その手を振りかざし、再び頭上にずらり、青く煌めく幻影剣を生み出す。
まただ。また串刺しにする気だ。
今度こそ、ダンテにとどめをさそうとしてる。
ああどうしよう……。まだダンテは完治してない!
その時ダンテが雷の魔人と化した。
鋭くなった爪で薙ぎ、いとも簡単に体を貫く幻影剣を消し去る。
「ディーヴァが見てる。
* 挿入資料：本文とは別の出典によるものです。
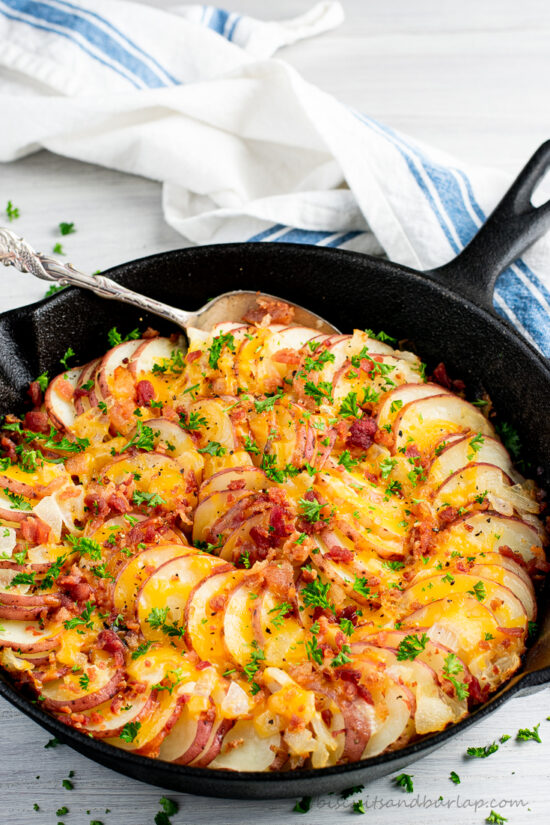 skillet potatoes with cheese & bacon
あんまカッコ悪い姿見せられないから魔人化したぜ」
ハラハラしているあたしの視線に気がついたダンテが、魔人化特有のどこかくぐもった声を発してアラストルを構える。
「セヤァーーーッ!」
アラストル装備の魔人化モードだというのに、その足にはイフリートが。
放たれた幻影剣を炎を纏わせた蹴り、ローリングブレイズで次々に破壊し、空中から錐揉み回転しながら雷電を帯びたその刃で斬り結ぶ。
激しい剣の打ち合いでもネロアンジェロの表情は変わらない。
『戦いこそ全て』。
あるのは強者と戦いたいという熱い思い。
だが、戦いに陶酔していた先程までのダンテの目と似ているがどこか違う。
その目はどこか殺戮マシンにも近く、光がなかった。
ダンテが斬り結んだまま魔人化を解いた。
「こうして何度も刃を交えてるんだからいい加減自分が『バージル』だってこと、思い出してくれてもいいんじゃあないか?」
ダンテがアラストルを背中に仕舞い込む。
かわりに取り出したのは、父の形見であるフォースエッジだった。
「アンタとまた会えたらこうしたいって、ずっと思ってた……。
わかるか?あの時アンタが置いていった父親の形見。フォースエッジだぜ」
「………、フォー、ス、……エッジ……、」
大剣を握る手に迷いが!
ネロアンジェロの目に初めて光がさした。
フォースエッジの言葉、そして斬り結ぶことで流れ込む魔力により自身を取り戻しつつあるのかもしれない。
とうとう大剣を握る手がゆるみ、重力に従って落ちる。
ダンテもフォースエッジに力を入れるのをやめ軽く握るにとどめた。
ネロアンジェロがゆっくりとフォースエッジの刃先をなぞり、何かを確かめるように先端を掴んだ。
ネロアンジェロと呼ぶのはよくないかも。
もう、彼はバージルに戻りつつある!
そう思えたのは、束の間の事だった。